By morning I have a stiff neck from sleeping with my head against a sofa-arm. It wasn’t a good sleep because it takes me a few moments to really come to. To really know where I am.
Everything is the same as last night except the boy is asleep on the floor. He’s lying in front of the shelf that holds his mother. I have to step over him to check on her. She isn’t swimming. I think, Maybe it’s early, but it’s more than that. Amelia is floating belly-side up in the glass bowl.
I put my lips to the opening and say, “Amelia?”
Before long my son is awake and crying. I explain to him it isn’t unusual or unexpected. It just happens. I lower to one knee and kiss him on the cheek. I ask him if that makes him feel better.
I lift the fishbowl and carry it to the bathroom. He follows and I wonder if this is something he should be witnessing, but I don’t stop him from standing in front of the toilet with me.
I ask him to say some last words. Instead, he waves goodbye.
I dump the goldfish into the toilet. The splash is big and the water moves from side to side. This moving makes the goldfish appear to be still alive and my heart jumps a little. The boy jumps too. He looks terrified. When the water stops moving, so does the fish. I pat the boy’s head and say, “It’s okay. The goldfish is dead.”
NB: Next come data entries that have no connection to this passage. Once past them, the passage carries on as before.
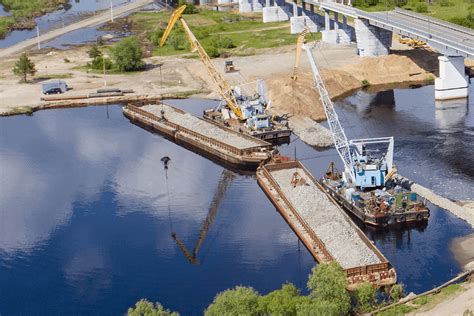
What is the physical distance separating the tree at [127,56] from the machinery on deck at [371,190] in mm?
58480

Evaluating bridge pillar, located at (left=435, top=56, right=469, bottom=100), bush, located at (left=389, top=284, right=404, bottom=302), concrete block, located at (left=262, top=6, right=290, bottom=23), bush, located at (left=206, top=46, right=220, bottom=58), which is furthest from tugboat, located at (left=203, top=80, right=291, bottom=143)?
concrete block, located at (left=262, top=6, right=290, bottom=23)

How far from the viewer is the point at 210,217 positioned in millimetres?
67312

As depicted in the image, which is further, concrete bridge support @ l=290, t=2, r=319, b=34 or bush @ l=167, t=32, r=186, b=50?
concrete bridge support @ l=290, t=2, r=319, b=34

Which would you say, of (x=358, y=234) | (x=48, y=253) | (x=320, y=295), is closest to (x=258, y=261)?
(x=358, y=234)

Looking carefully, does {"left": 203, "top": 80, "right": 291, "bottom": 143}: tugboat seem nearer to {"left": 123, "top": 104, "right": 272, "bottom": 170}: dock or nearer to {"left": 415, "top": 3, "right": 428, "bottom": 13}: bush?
{"left": 123, "top": 104, "right": 272, "bottom": 170}: dock

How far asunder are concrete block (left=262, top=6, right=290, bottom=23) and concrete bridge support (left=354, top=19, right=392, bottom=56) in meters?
47.5

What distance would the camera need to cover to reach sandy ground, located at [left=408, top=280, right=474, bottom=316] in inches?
1756

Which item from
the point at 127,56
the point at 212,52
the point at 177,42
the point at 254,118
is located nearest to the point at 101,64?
the point at 127,56

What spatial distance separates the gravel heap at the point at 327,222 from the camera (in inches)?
2135

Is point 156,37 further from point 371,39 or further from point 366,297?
point 366,297

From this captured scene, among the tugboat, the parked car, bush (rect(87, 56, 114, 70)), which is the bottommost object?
the tugboat

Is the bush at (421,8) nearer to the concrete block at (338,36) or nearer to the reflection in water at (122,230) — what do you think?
the concrete block at (338,36)

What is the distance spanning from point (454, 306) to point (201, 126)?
50657 millimetres

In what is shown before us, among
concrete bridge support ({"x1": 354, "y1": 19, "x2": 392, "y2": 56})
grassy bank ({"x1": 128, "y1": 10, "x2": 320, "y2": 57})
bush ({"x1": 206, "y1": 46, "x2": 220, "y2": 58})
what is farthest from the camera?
grassy bank ({"x1": 128, "y1": 10, "x2": 320, "y2": 57})
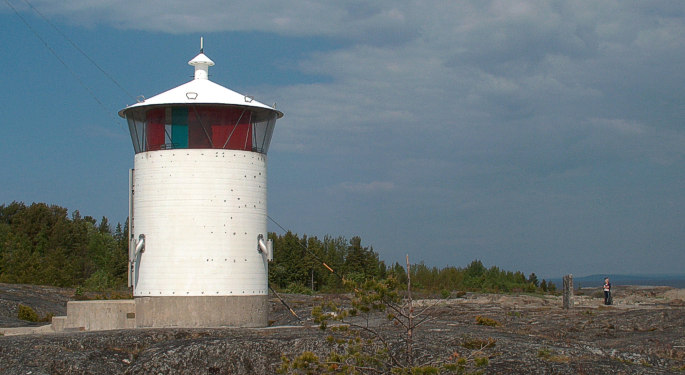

But it’s not okay, is what I’m thinking. Amelia has taken it too far and here I am hoping she isn’t finished. Hoping when I flush she comes back to life and swims up the plumbing and leaps into my body when I use the toilet next. I want her swimming circles inside my stomach. I want her swimming from one end of my intestines to the other and into whichever cavities or arteries she can fit. Which turns out can’t be many because when I do flush she doesn’t even fit through the pipes. The toilet is clogged and the bathroom is filling up with water. And in the water I see little bits of gold that must have washed off her body and all I’m thinking is they look like tiny blond heads and my son and I must look like giants to them which is unfair to us both because we are holding each other as though we are becoming very small and the water is going to lift and carry us away and all we can hope at this point is that we haven’t forgotten how to swim.